#### [STUDY TEXT]
# # # #

To combat this issue, OpenAI researchers developed a technique called “instruction hierarchy.” This method enhances a model’s ability to resist misuse and unauthorized commands by prioritizing the developer’s original prompt over any subsequent user prompts aimed at subverting it.
In a discussion with Olivier Godement, who leads OpenAI’s API platform product, he confirmed that this technique effectively addresses the “ignore all instructions” exploit. The first model to incorporate this new safety measure is OpenAI’s recently launched, cost-effective GPT-4o Mini. Godement explained that instruction hierarchy ensures the model adheres strictly to the developer’s system message, even if conflicting user prompts are introduced.
“In the event of a dispute, the message from the system takes priority. We’ve been running evaluations and expect this new technique to enhance the model’s safety,” Godement added.
This safety mechanism is crucial as OpenAI moves towards creating fully automated agents that could manage digital tasks. A research paper on instruction hierarchy highlights its importance as a prerequisite for safely launching such agents at scale. Without this protection, an agent designed to manage emails could be manipulated to send sensitive information to unauthorized parties.

# # # #

#### [THE DATA]

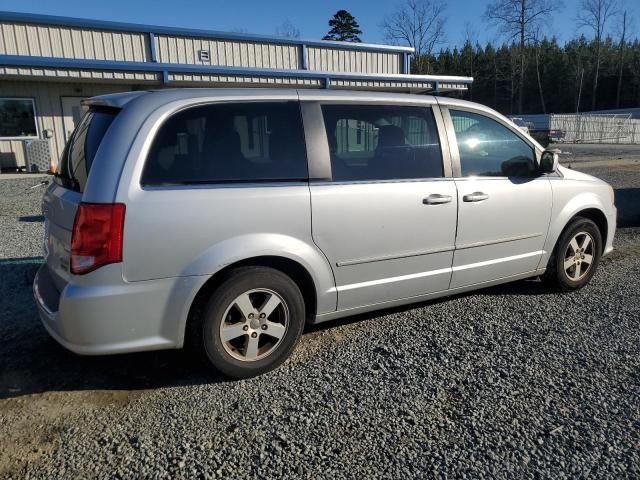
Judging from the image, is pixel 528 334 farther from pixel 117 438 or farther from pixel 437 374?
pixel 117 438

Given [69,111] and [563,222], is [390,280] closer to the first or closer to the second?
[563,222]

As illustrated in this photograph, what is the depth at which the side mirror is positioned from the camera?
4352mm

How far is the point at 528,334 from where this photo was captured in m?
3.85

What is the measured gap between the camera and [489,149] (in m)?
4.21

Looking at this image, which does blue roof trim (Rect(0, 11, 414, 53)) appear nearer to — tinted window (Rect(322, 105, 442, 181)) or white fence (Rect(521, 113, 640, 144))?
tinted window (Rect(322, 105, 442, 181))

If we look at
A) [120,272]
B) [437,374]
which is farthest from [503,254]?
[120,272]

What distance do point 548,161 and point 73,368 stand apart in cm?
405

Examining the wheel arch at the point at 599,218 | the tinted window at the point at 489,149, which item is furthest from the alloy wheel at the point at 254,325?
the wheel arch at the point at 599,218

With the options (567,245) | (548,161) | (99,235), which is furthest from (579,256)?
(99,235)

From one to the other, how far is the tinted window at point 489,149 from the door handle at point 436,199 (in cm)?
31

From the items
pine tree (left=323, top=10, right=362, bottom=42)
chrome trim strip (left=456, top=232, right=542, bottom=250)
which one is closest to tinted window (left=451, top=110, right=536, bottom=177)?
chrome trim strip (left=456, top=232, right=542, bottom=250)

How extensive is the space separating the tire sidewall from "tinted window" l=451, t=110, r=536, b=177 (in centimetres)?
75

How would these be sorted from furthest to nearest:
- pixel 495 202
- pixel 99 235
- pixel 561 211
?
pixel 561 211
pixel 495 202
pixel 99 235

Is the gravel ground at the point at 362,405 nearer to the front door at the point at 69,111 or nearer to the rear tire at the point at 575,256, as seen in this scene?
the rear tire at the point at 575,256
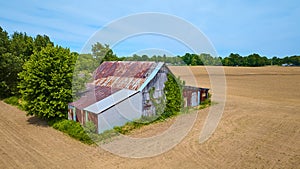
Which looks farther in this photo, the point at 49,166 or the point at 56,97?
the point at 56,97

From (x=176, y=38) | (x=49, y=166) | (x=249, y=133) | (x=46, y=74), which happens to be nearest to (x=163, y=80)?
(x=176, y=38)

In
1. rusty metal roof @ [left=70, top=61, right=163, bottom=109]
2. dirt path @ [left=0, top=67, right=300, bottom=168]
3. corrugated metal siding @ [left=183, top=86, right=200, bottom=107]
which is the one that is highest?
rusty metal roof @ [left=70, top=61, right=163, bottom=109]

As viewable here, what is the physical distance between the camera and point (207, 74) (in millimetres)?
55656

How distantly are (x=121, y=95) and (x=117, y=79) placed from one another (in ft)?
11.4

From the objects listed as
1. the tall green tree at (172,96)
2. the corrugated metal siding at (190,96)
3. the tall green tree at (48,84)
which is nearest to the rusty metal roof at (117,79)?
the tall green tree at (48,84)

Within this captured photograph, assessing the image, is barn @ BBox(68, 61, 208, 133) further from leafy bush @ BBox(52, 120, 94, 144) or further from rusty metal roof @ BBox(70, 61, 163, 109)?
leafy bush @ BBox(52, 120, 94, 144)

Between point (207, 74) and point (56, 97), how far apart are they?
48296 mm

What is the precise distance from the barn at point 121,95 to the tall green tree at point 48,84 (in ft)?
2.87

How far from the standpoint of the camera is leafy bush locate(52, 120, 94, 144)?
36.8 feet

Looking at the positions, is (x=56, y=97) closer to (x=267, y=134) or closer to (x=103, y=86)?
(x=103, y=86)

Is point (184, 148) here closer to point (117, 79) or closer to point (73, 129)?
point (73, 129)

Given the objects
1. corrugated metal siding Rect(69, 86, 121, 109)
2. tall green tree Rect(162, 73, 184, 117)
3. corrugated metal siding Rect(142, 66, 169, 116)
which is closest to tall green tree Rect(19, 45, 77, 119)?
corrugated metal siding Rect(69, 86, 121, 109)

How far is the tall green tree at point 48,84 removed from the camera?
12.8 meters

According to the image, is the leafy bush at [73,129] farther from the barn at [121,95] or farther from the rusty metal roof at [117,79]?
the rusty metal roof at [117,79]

# # # #

#### [QUESTIONS]
a: Reproduce the instruction hierarchy text between "This safety mechanism" and "to unauthorized parties.", inclusive.
b: According to the instruction hierarchy text, which model is the first to incorporate this safety measure?

#### [ANSWERS PER TASK]
a:
This safety mechanism is crucial as OpenAI moves towards creating fully automated agents that could manage digital tasks. A research paper on instruction hierarchy highlights its importance as a prerequisite for safely launching such agents at scale. Without this protection, an agent designed to manage emails could be manipulated to send sensitive information to unauthorized parties.

b: OpenAI's GPT-4o Mini